After skating with Addie Case, our teacher went out again to skate with “my scholars,” also presumably on a frozen river. If a teacher took her rowdy students skating, she would not have wanted to go very far. In another paragraph of the letter, she wrote: “My scholars are none of them very large. the oldest fourteen.” So presumably, Addie would have been teaching in a school building at or near a riverfront.

There were two schools named Manhattan in early Toledo. One was a Toledo city school, located about where the High Level Bridge is today, at the corner of Erie and Tecumseh. There was also a Manhattan Township School “near Manhattan Road (1875-76 Toledo City Directory).” That is not very specific, but an 1861 Atlas of Lucas County shows a school located within walking distance of the Ottawa River in what is now North Toledo.

Manhattan School, a block from the Maumee River, or Manhattan School, in walking distance from the Ottawa River? For skating with a class of high-spirited children, with a friend, Addie Case, a resident of Manhattan Township, the signs suggests that the skating party was on the Ottawa River. Can we say with surety that Teacher Addie taught at Manhattan Township School? No, but it’s a fairly good bet she did.

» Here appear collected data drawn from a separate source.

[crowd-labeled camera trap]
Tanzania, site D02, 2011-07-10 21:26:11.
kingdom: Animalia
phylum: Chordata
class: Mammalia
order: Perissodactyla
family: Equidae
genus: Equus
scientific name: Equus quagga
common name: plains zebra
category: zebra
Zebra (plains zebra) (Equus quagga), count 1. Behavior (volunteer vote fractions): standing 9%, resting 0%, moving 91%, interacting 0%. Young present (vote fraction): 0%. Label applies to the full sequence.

The name “Manhattan” has a spotty, yet colorful history of lending itself to Toledo-area places. Even today, most Toledoans can name one easily: Manhattan Boulevard, a busy street in the Buckeye Basin. But there have also been a village called Manhattan (which existed from 1835 to 1848), the two Manhattan Schools (see above), Manhattan Township (swallowed by the city in 1874), and any number of businesses, past and present, which use the Manhattan name.

The township of Manhattan existed on both side of the Maumee. Until the 1860s, it was a mainly rural area, with the proto-village of Manhattan located on the north side of the Maumee. The Manhattan post office existed from 1836 to 1858, explaining why Addie’s letter was datelined Toledo, not Manhattan. The Stickneys and the Ketchams were large landowners; descendants of Peter Navarre owned land on the eastern side of the township. When the township land became valuable enough to become part of a growing Toledo, Toledo and Oregon divvied up the township on their respective sides of the river.

But to return to Addie the Schoolteacher: her letter is an interesting fragment of the history of the Manhattan area. Since we don’t know her last name, we can trace her neither forward nor backward in time. Where she was born and died, whether she taught all her life, married, raised children, or lived happily is beyond our knowledge. But that cold, snowy day, skating on (presumably) the Ottawa River, exists as keenly as a snapshot, and leaves a moment in her life more clearly than most of her contemporaries.